> [Problem a]: List the diners at the Toots Shor dinner in the episode recap below.

> [Excerpt]:
## BEGIN

First recap was great, and I’m really impressed at your perception. There were honestly moments where I was like are you SURE you haven’t seen this show before? Really good stuff.

Bookmarking this thread so it doesn’t take me two days to notice it again

Jerusalem
May 20, 2004

Would you be my new best friends?

Season 1, Episode 2 - Ladies Room
Written by Matthew Weiner, Directed by Alan Taylor

Joan Holloway posted:

You might as well enjoy it while it lasts.

Don and Betty Draper enjoy a relaxed, enjoyable dinner with Roger and Mona Sterling ats Toots Shor, where the booze keeps coming at Sterling's laid-back but insistent direction. Their salads are prepared at the table while the conversation flows smoothly, Sterling fondly remembering his childhood nanny Belva (the German girl with the enormous bosom who preceded her was fired after the Lindbergh kidnapping) and the meals she would prepare him as a child. Betty, eager to be involved in the conversation, notes they've flirted with the idea of a nanny but are so far sticking with a part-time maid/babysitter.

It's all very charming and enjoyable until the conversation naturally comes around to Don himself: what about HIS childhood? Did he have a nanny? Betraying not a iota of unease, he smoothly rejects answering the question, first joking that he is saving the story for his autobiography before insisting it's a rather dull story and not worth knowing. Betty, adoring wife, claims that she knows better than anybody that her husband doesn't like to talk about himself, an idea that Roger seems surprised and amused by: an Ad Man who DOESN'T like to talk about himself?

Roger, of course, DOES like to talk about himself, and like so many incredibly wealthy people, he likes to complain about how tough he has it. His sixteen-year-old daughter is going to see a psychiatrist, a notion he finds ridiculous even if Mona points out that many young people see them nowadays. It seems she wouldn't get out of bed, and the word "depression" would have a different connotation to this foursome than our modern sensibilities. Roger's reply probably goes a long way towards explaining her dejection though, as he "jokes" that he can't wait till he can marry her off and she becomes another man's problem.

The ladies excuse themselves to use the bathroom, leaving the men to relax alone for a moment in companionable silence. Roger makes an astute point that largely went unnoticed due to the focus on Don: Mona doesn't talk about herself either, in fact he jokes he feels like he knows Betty better than his own wife.

## END

> [Record set]:

## BEGIN

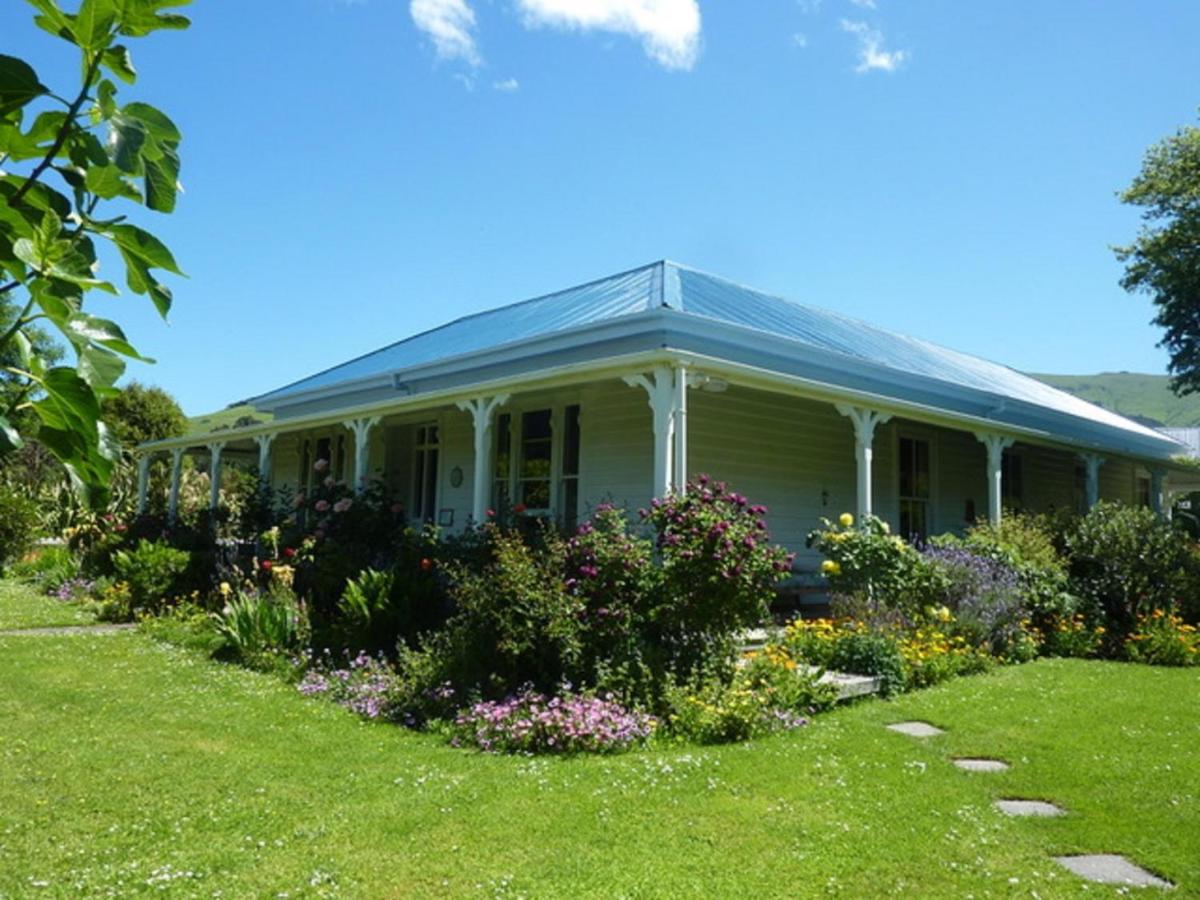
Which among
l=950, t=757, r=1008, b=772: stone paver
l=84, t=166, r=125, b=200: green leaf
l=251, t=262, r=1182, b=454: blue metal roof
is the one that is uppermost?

## END

> [Problem b]: How many lines in the rows above contain the string "metal"? Reply with the number alone.

> [Correct response a]: Don Draper, Betty Draper, Roger Sterling, Mona Sterling

> [Correct response b]: 1